# A Slow Tour Of Brittany



## Autumn (Jul 9, 2006)

I got some great info. here re a trip to Germany, traveling along the Romantische Strasse, but now the chap has said he would quite like to tour Brittany instead. We did quite a long journey last year and intend another to Spain next year, so, thinking about it, why not a gentle tour between campsites within an hour or so of one another?

We still haven't decided but I know there will be those here who will be able to advise on what's good to see and where to stay in Brittany. I haven't been there for over twenty five years and didn't have the 'van then. We usually spend a week touring, a week in a hired cottage, and a week returning home.

Autumn


----------



## Cazzie (Feb 13, 2009)

Hundreds of free aires in Brittany so 'All the Aires France' would be a great help to you if you don't want to use campsites.
Our favourite town is Dinan and the nearby village of Lehon. There is a lovely walk along the river between the two.
The north coast has some spectacular beaches and coastal walks. One of our favourites is St. Jacut de la Mer.
On the west coast the towns of Vannes and Concarneau are worth a look but many more in between.
Happy travelling.
Cazzie


----------



## scouter (Dec 14, 2007)

We've done a slow tour of Brittany twice, we just meandered along the coast starting near Dinard/St Malo in June. Didn't book and used a combination of Aires, French Passion and small campsites. It was brill both times.

We particularly liked Ile Grande north west of Lannion, fantastic coast, huge empty bay full of people cockelling at low tide, and the north coast. On the west coast Camaret sur Mer has stunning views over the sea and a huge aire, and we particularly liked the one near Audierne.

French passion has beef farms, cidre farms etc

alan


----------



## smurfinguk (Jul 21, 2007)

Hi
Did a tootle of Brittany last year. Fantastic. Great site at Pors Peron. All the coastline is lovely. Plenty of aires on coast and inland.
Don't miss the parish closes south of Morlaix and northeast of Brest. ( Guimilau and St Tregonnec are just two of them) Really interesting. Weather much warmer in south of Brittany. Carnac is great but out of season is best, otherwise very crowded. 
Smurfinguk 
( see our blog 5 on MHF for lots more details)


----------



## Autumn (Jul 9, 2006)

Thank you so much for info. on Brittany. I have noted all the suggestions. It certainly sounds lovely and on this warm sunny spring day I am really getting into holiday mood. Pity that this is also the day I received my insurance renewal documents for the 'van!

Autumn


----------



## Autumn (Jul 9, 2006)

I compiled a tour route of Brittany, based upon all the suggestions given. It does look good, I think. Obviously I will fine tune it but a great start, so thanks again everyone. 

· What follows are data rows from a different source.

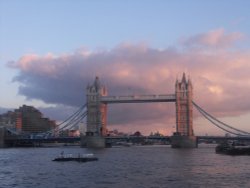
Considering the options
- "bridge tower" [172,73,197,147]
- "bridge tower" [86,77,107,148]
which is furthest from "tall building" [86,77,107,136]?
"bridge tower" [172,73,197,147]

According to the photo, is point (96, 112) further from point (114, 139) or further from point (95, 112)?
point (114, 139)

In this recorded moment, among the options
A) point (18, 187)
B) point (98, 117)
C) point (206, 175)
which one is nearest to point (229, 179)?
point (206, 175)

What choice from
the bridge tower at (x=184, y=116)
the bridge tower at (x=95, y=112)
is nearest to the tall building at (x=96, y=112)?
the bridge tower at (x=95, y=112)

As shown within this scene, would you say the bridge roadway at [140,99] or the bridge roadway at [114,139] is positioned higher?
the bridge roadway at [140,99]

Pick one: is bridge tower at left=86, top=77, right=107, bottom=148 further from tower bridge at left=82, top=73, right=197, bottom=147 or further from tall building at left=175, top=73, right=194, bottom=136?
tall building at left=175, top=73, right=194, bottom=136

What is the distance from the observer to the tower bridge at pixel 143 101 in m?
170

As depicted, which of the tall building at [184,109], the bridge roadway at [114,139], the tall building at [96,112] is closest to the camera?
the bridge roadway at [114,139]

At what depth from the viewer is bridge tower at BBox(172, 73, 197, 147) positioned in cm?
16875

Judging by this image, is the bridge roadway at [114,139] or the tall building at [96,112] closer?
the bridge roadway at [114,139]

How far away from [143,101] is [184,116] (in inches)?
659

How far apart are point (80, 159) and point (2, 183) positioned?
3172cm

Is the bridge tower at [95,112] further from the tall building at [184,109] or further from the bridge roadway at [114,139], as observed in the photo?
the tall building at [184,109]

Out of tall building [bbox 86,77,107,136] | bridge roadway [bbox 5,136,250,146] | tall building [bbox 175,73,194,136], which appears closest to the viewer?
bridge roadway [bbox 5,136,250,146]

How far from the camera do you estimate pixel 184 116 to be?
590 feet
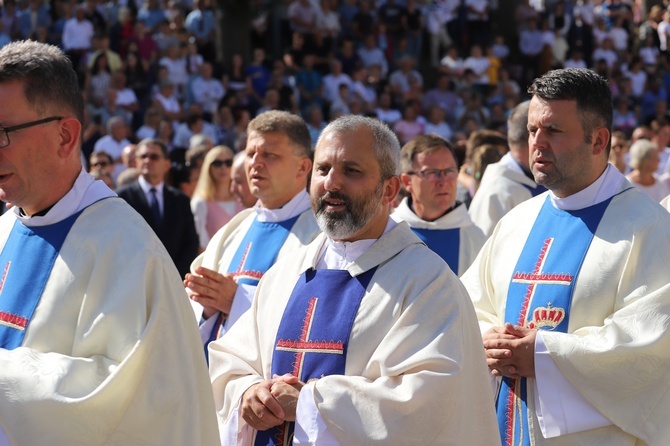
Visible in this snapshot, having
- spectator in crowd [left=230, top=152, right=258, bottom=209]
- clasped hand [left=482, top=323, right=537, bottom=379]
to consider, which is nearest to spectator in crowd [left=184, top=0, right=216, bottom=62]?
spectator in crowd [left=230, top=152, right=258, bottom=209]

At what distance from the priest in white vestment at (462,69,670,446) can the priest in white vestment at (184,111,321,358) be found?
1.29 m

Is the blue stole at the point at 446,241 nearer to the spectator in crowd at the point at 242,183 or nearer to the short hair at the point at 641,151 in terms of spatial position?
the spectator in crowd at the point at 242,183

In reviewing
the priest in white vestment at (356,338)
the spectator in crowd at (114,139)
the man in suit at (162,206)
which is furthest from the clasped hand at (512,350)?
the spectator in crowd at (114,139)

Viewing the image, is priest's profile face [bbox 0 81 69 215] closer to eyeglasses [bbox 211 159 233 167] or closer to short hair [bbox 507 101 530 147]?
short hair [bbox 507 101 530 147]

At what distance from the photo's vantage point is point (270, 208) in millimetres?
5875

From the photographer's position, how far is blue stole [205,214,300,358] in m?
5.63

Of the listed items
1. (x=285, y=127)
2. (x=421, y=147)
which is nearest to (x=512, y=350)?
(x=285, y=127)

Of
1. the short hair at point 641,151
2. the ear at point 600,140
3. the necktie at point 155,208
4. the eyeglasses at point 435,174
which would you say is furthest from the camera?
the short hair at point 641,151

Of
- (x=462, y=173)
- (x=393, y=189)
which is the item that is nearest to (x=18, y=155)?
(x=393, y=189)

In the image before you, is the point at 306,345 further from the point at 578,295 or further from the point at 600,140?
the point at 600,140

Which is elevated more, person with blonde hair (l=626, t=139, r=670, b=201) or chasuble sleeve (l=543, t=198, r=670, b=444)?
person with blonde hair (l=626, t=139, r=670, b=201)

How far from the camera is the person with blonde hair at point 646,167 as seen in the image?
10.0 meters

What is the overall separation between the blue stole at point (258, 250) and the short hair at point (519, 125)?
2.11m

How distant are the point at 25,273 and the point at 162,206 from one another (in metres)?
5.36
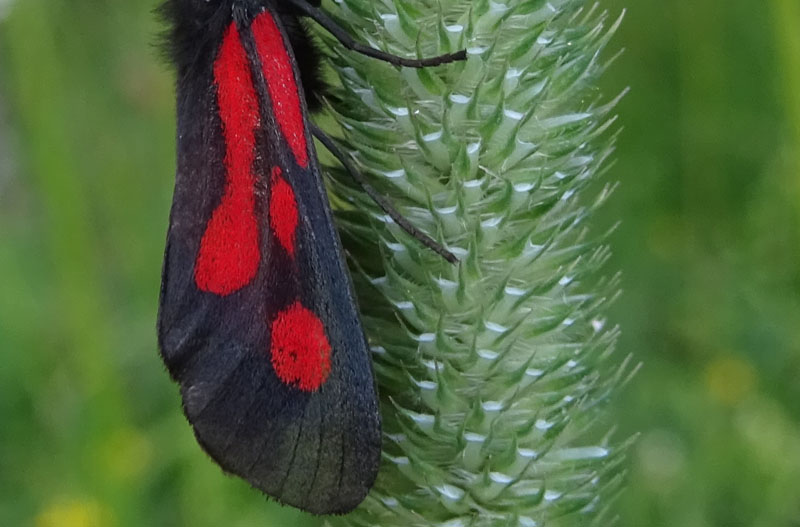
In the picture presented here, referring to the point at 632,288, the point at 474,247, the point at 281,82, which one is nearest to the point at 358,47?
the point at 281,82

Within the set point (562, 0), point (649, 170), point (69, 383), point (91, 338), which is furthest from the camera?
point (649, 170)

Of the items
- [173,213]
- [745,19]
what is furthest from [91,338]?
[745,19]

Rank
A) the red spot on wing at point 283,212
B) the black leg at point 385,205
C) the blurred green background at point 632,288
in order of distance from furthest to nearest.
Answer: the blurred green background at point 632,288
the black leg at point 385,205
the red spot on wing at point 283,212

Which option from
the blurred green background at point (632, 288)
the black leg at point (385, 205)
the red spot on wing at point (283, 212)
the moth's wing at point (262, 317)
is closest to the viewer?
the moth's wing at point (262, 317)

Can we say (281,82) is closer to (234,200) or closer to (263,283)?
(234,200)

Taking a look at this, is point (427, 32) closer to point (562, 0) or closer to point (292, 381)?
point (562, 0)

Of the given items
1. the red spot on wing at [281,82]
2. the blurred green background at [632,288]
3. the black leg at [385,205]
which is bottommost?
the blurred green background at [632,288]

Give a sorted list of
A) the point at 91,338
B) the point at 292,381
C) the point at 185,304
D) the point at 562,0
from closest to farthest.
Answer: the point at 292,381
the point at 185,304
the point at 562,0
the point at 91,338

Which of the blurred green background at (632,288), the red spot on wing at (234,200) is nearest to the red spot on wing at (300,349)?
the red spot on wing at (234,200)

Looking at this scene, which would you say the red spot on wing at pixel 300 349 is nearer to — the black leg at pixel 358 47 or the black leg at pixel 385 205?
the black leg at pixel 385 205
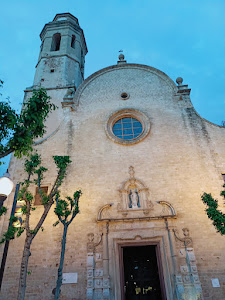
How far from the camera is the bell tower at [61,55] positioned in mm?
15788

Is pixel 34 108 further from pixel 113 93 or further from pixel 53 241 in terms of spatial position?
pixel 113 93

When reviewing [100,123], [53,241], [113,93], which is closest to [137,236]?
[53,241]

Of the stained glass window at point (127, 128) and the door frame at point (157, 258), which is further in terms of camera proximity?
the stained glass window at point (127, 128)

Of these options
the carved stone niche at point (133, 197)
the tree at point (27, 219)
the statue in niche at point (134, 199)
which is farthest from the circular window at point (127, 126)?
the tree at point (27, 219)

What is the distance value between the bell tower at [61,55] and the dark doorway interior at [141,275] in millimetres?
10805

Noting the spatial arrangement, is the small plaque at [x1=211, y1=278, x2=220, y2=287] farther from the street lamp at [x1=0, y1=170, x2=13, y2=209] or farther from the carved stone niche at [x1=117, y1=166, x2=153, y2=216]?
the street lamp at [x1=0, y1=170, x2=13, y2=209]

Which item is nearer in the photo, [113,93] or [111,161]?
[111,161]

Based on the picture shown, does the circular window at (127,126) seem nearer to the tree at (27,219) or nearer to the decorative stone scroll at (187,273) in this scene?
the tree at (27,219)

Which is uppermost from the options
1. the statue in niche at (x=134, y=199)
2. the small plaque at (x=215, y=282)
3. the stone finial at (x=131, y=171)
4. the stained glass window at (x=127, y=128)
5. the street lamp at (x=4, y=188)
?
the stained glass window at (x=127, y=128)

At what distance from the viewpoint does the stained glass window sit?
11859 mm

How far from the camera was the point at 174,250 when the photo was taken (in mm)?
8484

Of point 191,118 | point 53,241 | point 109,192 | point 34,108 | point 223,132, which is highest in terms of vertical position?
point 191,118

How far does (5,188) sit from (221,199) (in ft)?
28.2

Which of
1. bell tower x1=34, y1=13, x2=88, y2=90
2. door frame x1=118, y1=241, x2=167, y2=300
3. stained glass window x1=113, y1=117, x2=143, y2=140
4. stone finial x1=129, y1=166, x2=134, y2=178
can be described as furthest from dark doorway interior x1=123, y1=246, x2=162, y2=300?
bell tower x1=34, y1=13, x2=88, y2=90
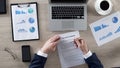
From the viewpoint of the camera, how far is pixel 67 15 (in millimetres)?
1651

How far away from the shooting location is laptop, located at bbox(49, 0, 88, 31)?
164 centimetres

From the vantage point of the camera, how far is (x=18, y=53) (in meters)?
1.65

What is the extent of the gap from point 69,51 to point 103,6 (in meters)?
0.31

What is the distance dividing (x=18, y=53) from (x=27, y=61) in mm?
64

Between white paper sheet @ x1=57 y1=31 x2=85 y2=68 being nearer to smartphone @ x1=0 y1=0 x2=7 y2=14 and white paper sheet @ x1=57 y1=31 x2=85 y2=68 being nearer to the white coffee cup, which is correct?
the white coffee cup

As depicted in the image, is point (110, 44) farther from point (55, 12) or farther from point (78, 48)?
point (55, 12)

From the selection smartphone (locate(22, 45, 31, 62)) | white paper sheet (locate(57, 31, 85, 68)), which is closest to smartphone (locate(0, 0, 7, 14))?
smartphone (locate(22, 45, 31, 62))

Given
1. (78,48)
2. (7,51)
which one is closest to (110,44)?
(78,48)

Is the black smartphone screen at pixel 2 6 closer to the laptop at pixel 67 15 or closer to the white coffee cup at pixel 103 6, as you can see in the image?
the laptop at pixel 67 15

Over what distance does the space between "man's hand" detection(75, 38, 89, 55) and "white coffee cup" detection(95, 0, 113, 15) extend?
18cm

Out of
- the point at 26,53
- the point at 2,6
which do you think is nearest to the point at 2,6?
the point at 2,6

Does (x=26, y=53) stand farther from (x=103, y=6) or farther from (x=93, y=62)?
(x=103, y=6)

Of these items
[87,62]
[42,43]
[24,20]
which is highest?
[24,20]

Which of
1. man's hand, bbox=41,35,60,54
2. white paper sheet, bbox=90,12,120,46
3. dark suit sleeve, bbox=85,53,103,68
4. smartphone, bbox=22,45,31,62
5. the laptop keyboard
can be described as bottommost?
dark suit sleeve, bbox=85,53,103,68
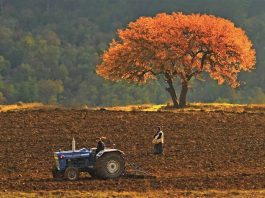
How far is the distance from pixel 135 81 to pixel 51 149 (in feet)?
99.3

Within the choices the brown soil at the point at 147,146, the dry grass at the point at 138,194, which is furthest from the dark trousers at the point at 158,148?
the dry grass at the point at 138,194

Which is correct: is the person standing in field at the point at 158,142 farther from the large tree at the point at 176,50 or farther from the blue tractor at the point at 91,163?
the large tree at the point at 176,50

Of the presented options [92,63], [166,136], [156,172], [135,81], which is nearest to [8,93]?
[92,63]

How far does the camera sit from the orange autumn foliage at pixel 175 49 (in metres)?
→ 65.5

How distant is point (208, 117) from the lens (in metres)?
54.3

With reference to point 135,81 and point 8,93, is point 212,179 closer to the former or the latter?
point 135,81

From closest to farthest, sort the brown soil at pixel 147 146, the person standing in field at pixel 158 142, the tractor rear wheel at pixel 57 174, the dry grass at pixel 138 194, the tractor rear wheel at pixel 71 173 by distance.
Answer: the dry grass at pixel 138 194 → the brown soil at pixel 147 146 → the tractor rear wheel at pixel 71 173 → the tractor rear wheel at pixel 57 174 → the person standing in field at pixel 158 142

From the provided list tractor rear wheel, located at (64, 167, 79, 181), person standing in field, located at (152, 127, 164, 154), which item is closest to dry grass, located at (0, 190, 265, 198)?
tractor rear wheel, located at (64, 167, 79, 181)

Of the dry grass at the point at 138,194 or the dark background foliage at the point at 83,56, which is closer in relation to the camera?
the dry grass at the point at 138,194

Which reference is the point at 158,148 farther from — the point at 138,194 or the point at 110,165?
the point at 138,194

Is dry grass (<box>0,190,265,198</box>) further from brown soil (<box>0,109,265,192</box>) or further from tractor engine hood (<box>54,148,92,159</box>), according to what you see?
tractor engine hood (<box>54,148,92,159</box>)

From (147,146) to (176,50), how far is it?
1028 inches

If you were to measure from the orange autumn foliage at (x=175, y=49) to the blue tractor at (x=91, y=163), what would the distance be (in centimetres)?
3572

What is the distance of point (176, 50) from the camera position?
214 feet
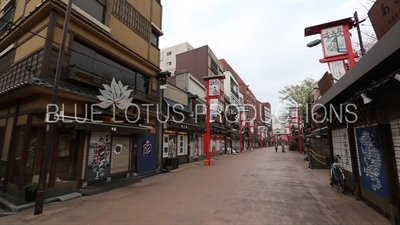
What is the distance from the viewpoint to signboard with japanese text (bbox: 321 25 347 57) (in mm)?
7070

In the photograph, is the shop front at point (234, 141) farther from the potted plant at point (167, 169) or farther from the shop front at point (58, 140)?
the shop front at point (58, 140)

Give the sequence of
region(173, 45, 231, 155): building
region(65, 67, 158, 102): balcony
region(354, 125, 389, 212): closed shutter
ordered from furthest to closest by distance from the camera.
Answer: region(173, 45, 231, 155): building, region(65, 67, 158, 102): balcony, region(354, 125, 389, 212): closed shutter

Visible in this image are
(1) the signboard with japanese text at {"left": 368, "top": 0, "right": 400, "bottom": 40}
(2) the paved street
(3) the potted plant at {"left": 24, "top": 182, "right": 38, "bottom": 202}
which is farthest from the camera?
(3) the potted plant at {"left": 24, "top": 182, "right": 38, "bottom": 202}

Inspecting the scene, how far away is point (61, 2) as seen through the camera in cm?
736

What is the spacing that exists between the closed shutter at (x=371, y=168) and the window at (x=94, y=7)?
38.1ft

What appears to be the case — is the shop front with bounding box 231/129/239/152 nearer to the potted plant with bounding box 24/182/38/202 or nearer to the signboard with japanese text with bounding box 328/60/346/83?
the signboard with japanese text with bounding box 328/60/346/83

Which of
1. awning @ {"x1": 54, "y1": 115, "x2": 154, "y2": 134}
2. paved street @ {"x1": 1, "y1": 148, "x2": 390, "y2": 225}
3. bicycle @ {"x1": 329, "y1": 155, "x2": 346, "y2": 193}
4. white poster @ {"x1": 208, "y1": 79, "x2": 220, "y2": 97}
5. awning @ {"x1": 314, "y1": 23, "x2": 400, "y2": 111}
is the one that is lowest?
paved street @ {"x1": 1, "y1": 148, "x2": 390, "y2": 225}

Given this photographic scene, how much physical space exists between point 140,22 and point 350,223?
44.5 feet

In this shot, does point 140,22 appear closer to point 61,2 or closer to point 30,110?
point 61,2

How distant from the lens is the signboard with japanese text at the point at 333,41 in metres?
7.07

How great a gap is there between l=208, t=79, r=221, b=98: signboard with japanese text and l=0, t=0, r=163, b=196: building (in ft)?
20.6

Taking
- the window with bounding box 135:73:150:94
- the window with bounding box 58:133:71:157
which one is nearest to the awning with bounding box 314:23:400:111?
the window with bounding box 58:133:71:157

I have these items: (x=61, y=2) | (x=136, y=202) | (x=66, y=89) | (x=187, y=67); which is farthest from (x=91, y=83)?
(x=187, y=67)

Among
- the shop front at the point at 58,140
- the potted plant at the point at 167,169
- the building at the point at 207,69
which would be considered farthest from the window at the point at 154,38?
the building at the point at 207,69
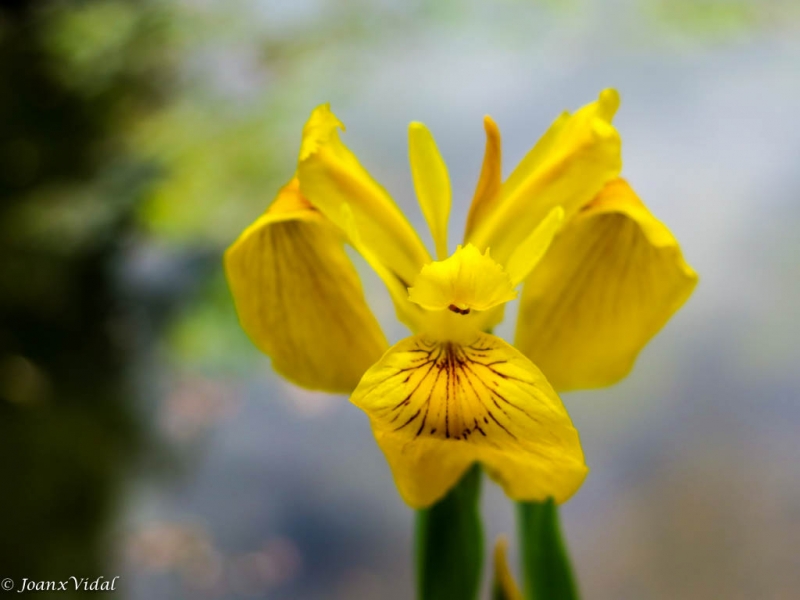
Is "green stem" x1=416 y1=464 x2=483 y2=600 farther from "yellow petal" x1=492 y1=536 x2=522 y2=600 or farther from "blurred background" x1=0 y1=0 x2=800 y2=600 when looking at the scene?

I hope I can successfully load the image.

Autumn


----------



## barryd (May 9, 2008)

Looks a good route. Dont know if you plan to come off the route and explore some of the coast in the north bit as your missing out some lovely coastal areas if you stick to the route exactly.

It looks similar to routes we have done a few times.

There are so many places to stop off and see. I would allow at least a couple of weeks minimum for that lot.


----------



## aldra (Jul 2, 2009)

Are each of those points stopovers???

aldra


----------



## scouter (Dec 14, 2007)

Hi again,

I'd stick to the coast on the north coast and explore the peninsula north west of Brest, there's so many villages and little towns that are worth exploring and all sorts of bays and headlands with views. Not to mention the fantastic lighthouses some on the coast others out to sea on the reefs and small islands. Its ideal for meandering and finding out somewhere to stop for an hour or even days when you find the spot

cheers alan


----------



## Zebedee (Oct 3, 2007)

> Alan said:- I'd stick to the coast on the north coast and explore the peninsula north west of Brest, there's so many villages and little towns that are worth exploring and all sorts of bays and headlands with views.


Spot on Alan.

One of our favourite destinations - but the far north by Finisterre is also very pretty and relatively quiet and unspoiled. Most people don't go there specifically so it gets bypassed. Loads of wild camping in lay byes and viewing points too, with no apparent hassle from M. le Plodde. :wink:

Dave


----------



## cater_racer (May 1, 2005)

Plenty of room on the aire at Port Louis this morning..... Weather sunny but a bit cool.


----------



## Koppersbeat (May 10, 2005)

Good we will be there next week.
Have you tried Etel whilst you are in that area ?
One of our favourites.
Barryd put a picture up of it last year.

Helen


----------



## cater_racer (May 1, 2005)

Koppersbeat said:


> Good we will be there next week.
> Have you tried Etel whilst you are in that area ?
> One of our favourites.
> Barryd put a picture up of it last year.
> ...


It's just down the road from us... Nice.

The weather has been fabulous for the last fortnight here, you will enjoy it.


----------



## brynric (Oct 17, 2009)

We toured some of that region last year. 
We mentioned a few sites on "Spring in Brittany" (sorry, not sure about the link.):roll: 
Bryn.


----------



## barryd (May 9, 2008)

> *Koppersbeat wrote: *Good we will be there next week.
> Have you tried Etel whilst you are in that area ?
> One of our favourites.
> Barryd put a picture up of it last year.
> ...


Was it these ones? I think it was you that told me to go there.

[fullalbumimg:3ce03a54ca]1290[/fullalbumimg:3ce03a54ca]

[fullalbumimg:3ce03a54ca]1298[/fullalbumimg:3ce03a54ca]

Cracking aire that (well more of a motorhome campsite at Aire prices)

Some brilliant wild spots along that coast as well. I could spend months just slowly going around Brittany. Problem is there are just too many other great places to lure you to as well.


----------



## Autumn (Jul 9, 2006)

More useful comments, thanks. I have pin-pointed the places suggested on the map but no, they will not all be stop-overs. At the moment I am researching a gite on the south coast, as the chap doesn't like to be in the 'van for more than three or four days at a time :roll: 

We will take around three weeks for our tour but, as I always say, don't rush to see everything, save something for another trip, as it has been there a while and will probably still be there next time.

Autumn


----------